> **EXERCISE REQUIREMENTS**
A. According to the DeLorean text, how many DMC-12s does the company plan to build for the 2017 model year?
B. Rewrite the DeLorean text between "Revived from the" and "won’t cut it.", inclusive, putting "reproduction" in place of "replica".

> **TEXT**

"""

Revived from the ashes of its former company, DeLorean is putting the iconic DMC-12 back into production. The DeLorean DMC-12 was in built for only two years in the early 80’s and only 9,000 were produced. By some estimates, more than two-thirds of those are still around.
Parts today are hard to come by. The company name changed hands and became a way for parts to be sourced or made custom for the modern-day enthusiast. Now, DeLorean plans to build a small production of 300 full DeLorean DMC-12s for the 2017 model year. Intended as a replica, they plan to keep it as similar to the original model as possible. They’ll need to source a new engine as all 2017 production cars need to meet EPA emissions standards, and the 1981 technology just won’t cut it.
If they’re making a some changes here and there, here’s 5 more technologies we’d like to see in the 2017 DeLorean DMC-12:
If you’re forced to update for the future, go for broke. Mr. Fusion technology isn’t here yet, and keeping plutonium in your trunk is more dangerous than a fully-fuelled Pinto. DeLorean will likely outsource the engine to one of the Big 3 American auto companies, but since Tesla released the patents on their electric car technology to everyone, why not look to them?

"""

> **DATA BLOCK**
"""

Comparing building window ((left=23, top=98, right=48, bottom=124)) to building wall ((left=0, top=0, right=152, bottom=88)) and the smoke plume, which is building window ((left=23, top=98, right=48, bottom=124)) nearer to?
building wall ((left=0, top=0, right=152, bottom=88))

"""

> **LIST OF SOLUTIONS**
A. 300

B.
Revived from the ashes of its former company, DeLorean is putting the iconic DMC-12 back into production. The DeLorean DMC-12 was in built for only two years in the early 80’s and only 9,000 were produced. By some estimates, more than two-thirds of those are still around.
Parts today are hard to come by. The company name changed hands and became a way for parts to be sourced or made custom for the modern-day enthusiast. Now, DeLorean plans to build a small production of 300 full DeLorean DMC-12s for the 2017 model year. Intended as a reproduction, they plan to keep it as similar to the original model as possible. They’ll need to source a new engine as all 2017 production cars need to meet EPA emissions standards, and the 1981 technology just won’t cut it.